On premise applications have been the norm till the last decade wherein public cloud services were still emerging and there were concerns on Data security and high availability particularly among sectors like Banking and Healthcare that need to protect customer and transaction data. In a world without cloud, companies invested heavily on software and infrastructure that were on their premises. But as cloud-native application development services made its way into the IT industry, on-premise applications have almost become obsolete.  

Three ways of using the cloud-native development services– Software as a Service (SaaS), Platform as a Service (PaaS), and Infrastructure as a Service (IaaS) have emerged successful in the past decade. In the on-premise model, organizations usually manage everything from Applications to Networking and this takes a toll on the company’s resources, operations and revenue. Organizations have to maintain the software, infrastructure and platform all under one roof and this takes up space as well. The need to improve the business value has given rise to the idea of sharing management with others. The above-mentioned models are the result of that.  

Among these three, Platform as a Service (PaaS) allows organizations to manage applications and the associated data but entrusts runtime, middleware, O/S, Virtualization, Servers, Storage and Networking services to third parties. PaaS vendors provide software and hardware tools over the internet to develop applications. Outsourcing the management of these services would involve the organizations negotiating with various vendors which would take a lot of time and resources. In this blog, we will discuss trending Cloud PaaS alternatives to popular licensed components. 

Cloud Database

In a world without PaaS database, developers managed the databases of their applications. The Database as a service or DBaaS model has transferred the responsibility of managing the databases to the cloud provider. This model has improved the productivity and increased the agility of organizations. Database services provide a framework for the developers to operate their database. These services simplify complex database operations so that the developers and database administrators can be more productive. 

Azure Cosmos DB: Cosmos DB is a NoSQL database that is fully managed by the cloud provider. This is a good candidate for organizations that wish to develop their applications faster and have high availability, enterprise-level security and scalability. Organizations can scale up the application automatically based on the business needs and match capacity with demand. This service is integrated with key Azure services such as Azure Functions, Azure Kubernetes Service, and IOT Hub etc. which means cloud-native application development is easy.

AWS’s Dynamo DB: Amazon’s DynamoDB is a document and key-value based database that is fully managed so that developers can build innovative internet-scale applications. It is durable with built-in security and backup. With the ability to support 20 million requests per second and high level of scalability, DynamoDB supports the workloads of the world’s fastest growing businesses. Calculating capacity per workload and choosing provisionally or on demand capacity modes will help organizations cut costs. The database service encrypts all the data by default and gives access to all your tables. Creating backups of a high amount of data will not compromise the performance and you can always recover without any downtime.

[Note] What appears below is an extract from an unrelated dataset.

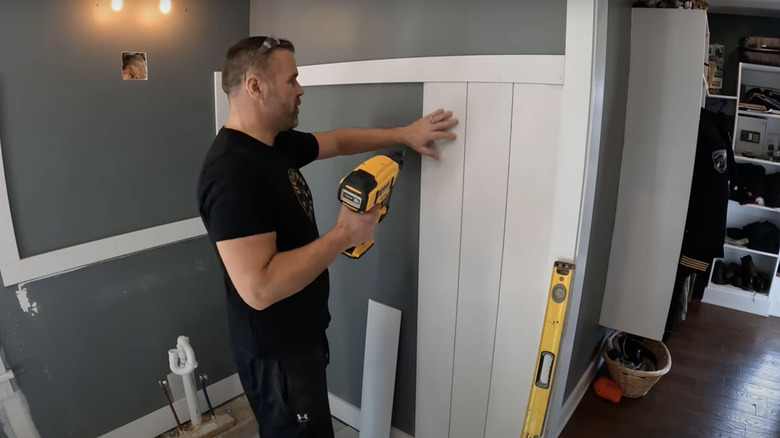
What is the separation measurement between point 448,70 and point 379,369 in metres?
1.23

Google’s Spanner: Google’s Cloud Spanner is an SQL database with virtually unlimited horizontal scalability and 99.999% SLA. It is a clustered relational database management system (RDBMS) that uses hardware-assisted time synchronization to achieve data consistency. Its cross-table transaction support enables transactions across multiple tables and which speeds up fetching of data. But Spanner does not have a local development environment and unsupported sequences.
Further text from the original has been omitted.